Chris McDaniel will finally get his day in court, but it may already be too late.
The Mississippi state senator, who lost a Republican primary runoff to Sen. Thad Cochran in late June, will get a hearing on his legal challenge on Sept. 16 — just four days before absentee voting begins in the general election.
With arguments scheduled to run through Oct. 6, that suggests McDaniel’s chances of winning a decision that resulted in a new runoff campaign — or even being named the GOP nominee in place of Cochran — are slim.
Still, the McDaniel campaign doesn’t appear concerned, at least publicly.

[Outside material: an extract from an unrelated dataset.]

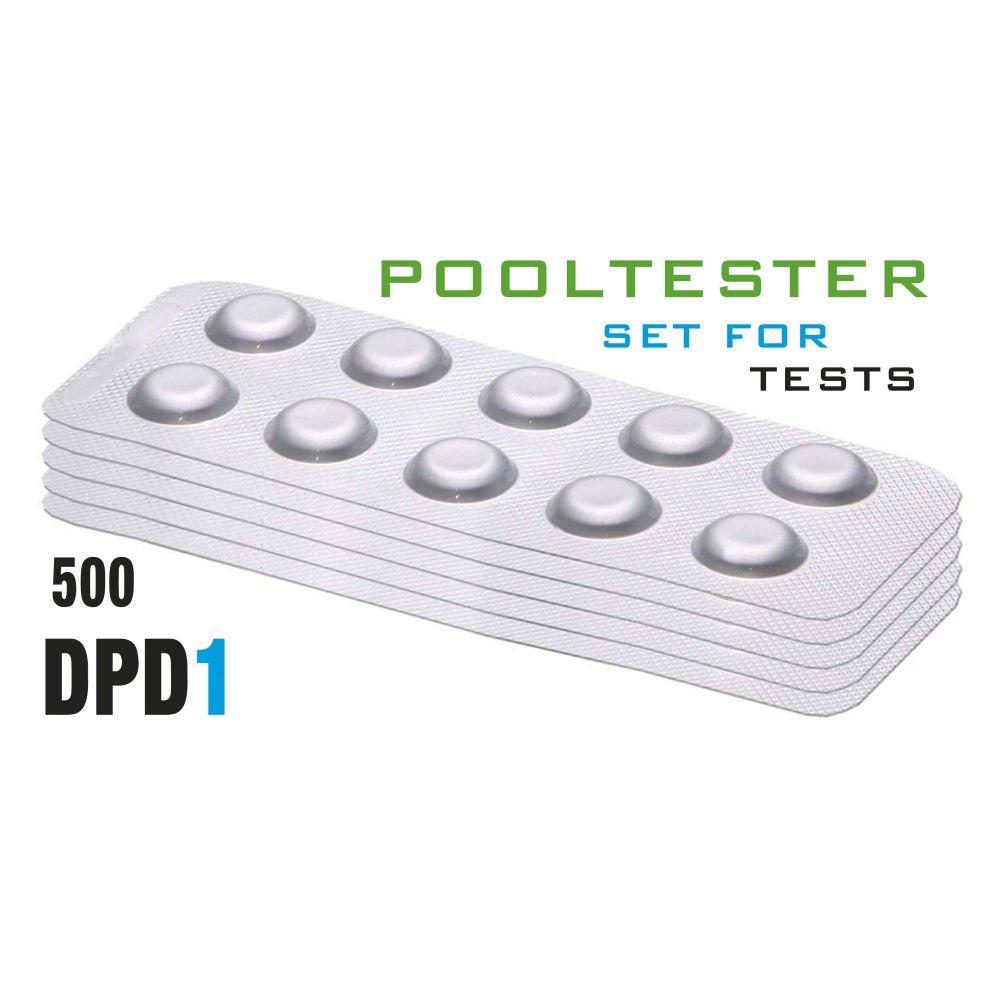 Таблетки DPD1 Хлор Вільний (CL) (500 таб/уп.) (10таб/шт) (rapid/comparator)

“Chris is very pleased that voters will finally have the chance to see the widespread negligence the Mississippi Republican Party allowed during the June 24 primary runoff, and we're confident that once all the evidence is presented at trial there will be no option but to hold another primary runoff election,” McDaniel spokesman Noel Fritsch told the Washington Examiner in an email Monday.

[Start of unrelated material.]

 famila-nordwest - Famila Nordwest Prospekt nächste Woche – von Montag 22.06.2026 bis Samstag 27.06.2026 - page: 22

Of course, the trial might never happen, and other legal matters could delay it. The Cochran campaign this week will ask the judge to dismiss the lawsuit, and regardless of how the bench rules, the loser will likely appeal the decision.

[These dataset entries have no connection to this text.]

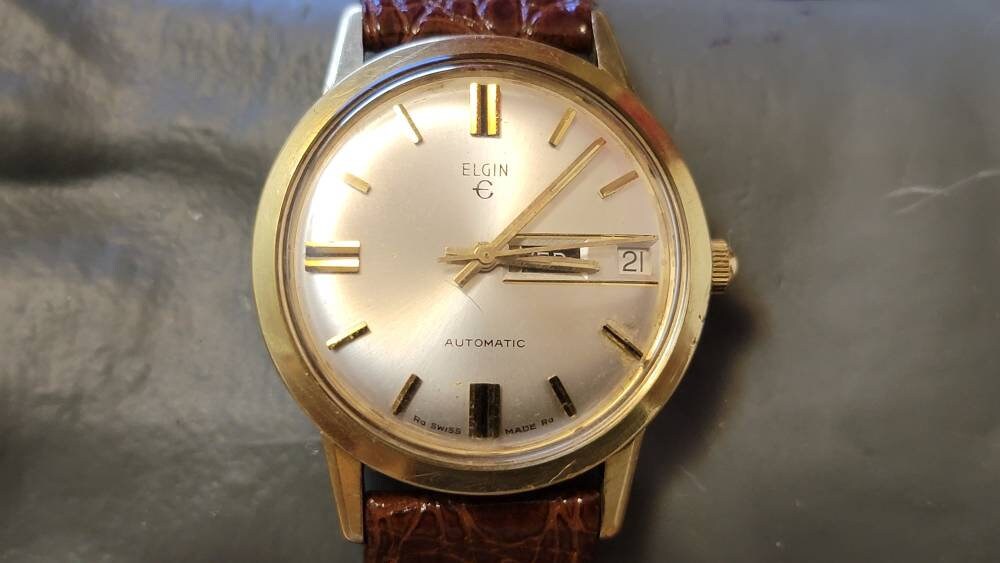 Elgin mechanical watch cheap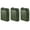 Green, variant on BPA Durable 5 Gallon 20 Liter Portable Military Water Storage Container for Camping, Outdoors and Emergency Management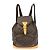 Louis Vuitton Vintage Montsouris Monogram Canvas GM Marron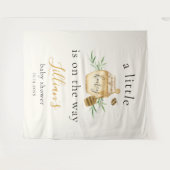 Tenture Little Honey On The Way Bee Baby Shower Backdrop (Devant (Horizontal))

McDaniel narrowly defeated Cochran in a June 3 primary but lost to Cochran by more than 7,000 votes two weeks later in a runoff. Mississippi doesn’t register voters by party and permits any registered voter to participate in a Democratic or Republican runoff, as long as they did not vote for another party’s candidate in the primary.
Cochran beat McDaniel in part because he convinced thousands of Democrats who did not participate in the June 3 Democratic Senate primary to vote for him in the June 24 runoff. Cochran also turned out thousands of Republicans who did not vote on June 3.
McDaniel is alleging that Cochran profited from thousands of fraudulent runoff votes and that McDaniel was the true winner of the June 24 contest.
CORRECTION: The original version of this story used an incorrect date for Chris McDaniel's hearing. The Washington Examiner regrets the error.